» **Information given**:
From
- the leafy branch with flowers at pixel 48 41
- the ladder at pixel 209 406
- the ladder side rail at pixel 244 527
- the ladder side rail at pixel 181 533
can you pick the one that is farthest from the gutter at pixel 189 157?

» **Aim of the task**:
Copy the listing above line for line, keeping every word, number, and punctuation mark unchanged.

» **Complete response**:
From
- the leafy branch with flowers at pixel 48 41
- the ladder at pixel 209 406
- the ladder side rail at pixel 244 527
- the ladder side rail at pixel 181 533
can you pick the one that is farthest from the gutter at pixel 189 157?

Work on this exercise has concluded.